New cracks in the AI storage boom: Customers are looking for ways to get rid of memory dependency

Memory chips are experiencing the strongest boom cycle in history, but the same force driving the industry's record-breaking profits is also nurturing the next wave of technological change.

Micron Technology's latest earnings report shows that memory chip supply has tightened further compared to three months ago. The company expects its operating profit for the current quarter to exceed the highest revenue of any full fiscal year in its history, and it has signed long-term supply agreements with 15 new customers, extending the expected duration of supply tightness beyond 2027.

However, the continued rise in memory prices is reshaping the incentive structure of the AI supply chain. As HBM becomes an increasingly costly component in AI systems, major customers like Qualcomm, Nvidia, and Cerebras have begun exploring new architectures and algorithms to reduce reliance on HBM.

This means that the high prices underpinning the current memory boom could, in the long run, become a catalyst for innovation on the demand side.

The more expensive memory becomes, the greater the incentive for customers to use less of it

The supply-demand imbalance is continuously strengthening memory manufacturers' pricing power, while forcing downstream customers to accept higher costs.

Apple on Thursday unexpectedly raised prices on several Mac and iPad models between product cycles, explicitly attributing the move to rising memory chip costs.

Micron, meanwhile, stated that most of the newly signed long-term agreements span five years and include price floors, ensuring that even if the industry enters a downturn, selling prices will remain significantly above previous troughs. Analyst Rolf Bulk of Futurum noted that even at the contract's minimum prices, profitability would still exceed previous peaks in the industry cycle.

Although historically, long-term chip supply agreements have not always been strictly enforced, the market currently believes that supply will remain difficult to improve significantly over the next two to three years, leaving customers with little room for price negotiation in the short term.

However, it is precisely because supply remains tight and prices keep rising that more tech companies are beginning to consider an alternative solution—not securing more HBM, but minimizing its use.

Tech giants begin exploring "memory reduction" strategies

Qualcomm highlighted its "High-Bandwidth Compute" architecture at this week's investor conference, aiming to reduce reliance on HBM in AI computation through new system designs. There have also been reports that Nvidia is adjusting some designs for its next-generation Vera Rubin platform to lower overall memory requirements.

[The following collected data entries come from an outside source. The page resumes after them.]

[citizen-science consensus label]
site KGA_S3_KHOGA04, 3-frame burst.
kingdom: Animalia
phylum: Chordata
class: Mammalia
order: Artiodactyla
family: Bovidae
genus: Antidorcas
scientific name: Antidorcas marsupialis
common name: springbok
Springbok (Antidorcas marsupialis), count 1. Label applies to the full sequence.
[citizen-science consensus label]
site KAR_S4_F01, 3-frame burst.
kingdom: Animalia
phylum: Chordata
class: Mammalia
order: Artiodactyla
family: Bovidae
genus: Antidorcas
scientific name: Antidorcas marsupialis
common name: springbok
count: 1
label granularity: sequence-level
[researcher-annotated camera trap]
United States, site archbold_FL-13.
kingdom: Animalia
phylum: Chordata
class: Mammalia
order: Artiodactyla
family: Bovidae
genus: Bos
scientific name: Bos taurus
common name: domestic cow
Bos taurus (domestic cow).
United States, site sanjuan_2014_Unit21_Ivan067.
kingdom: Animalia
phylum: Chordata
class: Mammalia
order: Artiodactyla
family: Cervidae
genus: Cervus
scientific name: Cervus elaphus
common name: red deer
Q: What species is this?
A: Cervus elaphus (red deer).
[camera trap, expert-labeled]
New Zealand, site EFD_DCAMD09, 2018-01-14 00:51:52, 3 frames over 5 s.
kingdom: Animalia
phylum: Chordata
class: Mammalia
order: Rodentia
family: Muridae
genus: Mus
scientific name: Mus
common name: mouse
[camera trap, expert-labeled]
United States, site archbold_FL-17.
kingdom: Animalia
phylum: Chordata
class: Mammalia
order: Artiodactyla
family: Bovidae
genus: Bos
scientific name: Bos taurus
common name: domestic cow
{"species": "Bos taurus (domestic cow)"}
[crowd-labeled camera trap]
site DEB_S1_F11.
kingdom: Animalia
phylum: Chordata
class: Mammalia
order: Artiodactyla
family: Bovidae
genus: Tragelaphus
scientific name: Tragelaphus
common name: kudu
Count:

AI chip company Cerebras, meanwhile, has made "not using HBM" a core selling point. In its first post-IPO earnings report this week, the company stated that its wafer-scale chip is completely free from HBM constraints. CEO Andrew Feldman bluntly said: "HBM supply is tight and expensive—and we don't use it at all."

At the same time, algorithmic optimization is advancing. In March this year, Google released TurboQuant research, which uses new model compression methods to significantly reduce AI model memory usage with almost no performance impact. At that time, Micron's stock price plummeted by nearly one-third, though it later recovered more than twofold as the market reassessed. However, this event showed that the market is highly sensitive to any technological breakthrough that could weaken HBM demand.

Prosperity is breeding the next round of competition

In the short to medium term, HBM remains an irreplaceable key component for AI computing, and the supply tightness that Micron sees has solid fundamental support.

But over a longer industrial cycle, price is often the most powerful driver of innovation.

When the world's largest AI customers are willing to sign five-year long-term supply agreements—unprecedented in the past—it also means they have a sufficiently long time window and strong economic incentives to invest in new chip architectures, software algorithms, and system designs to accomplish more computing with less memory.

For the memory industry, today's strongest competitive advantages—tight supply, high prices, and unprecedented pricing power—both solidify this super-cycle and may become the biggest force driving customers to reduce reliance on HBM. Historically, every sustained rise in core hardware prices has spurred new technological paths; this time, the memory industry's own boom may be the starting point for the next round of competition.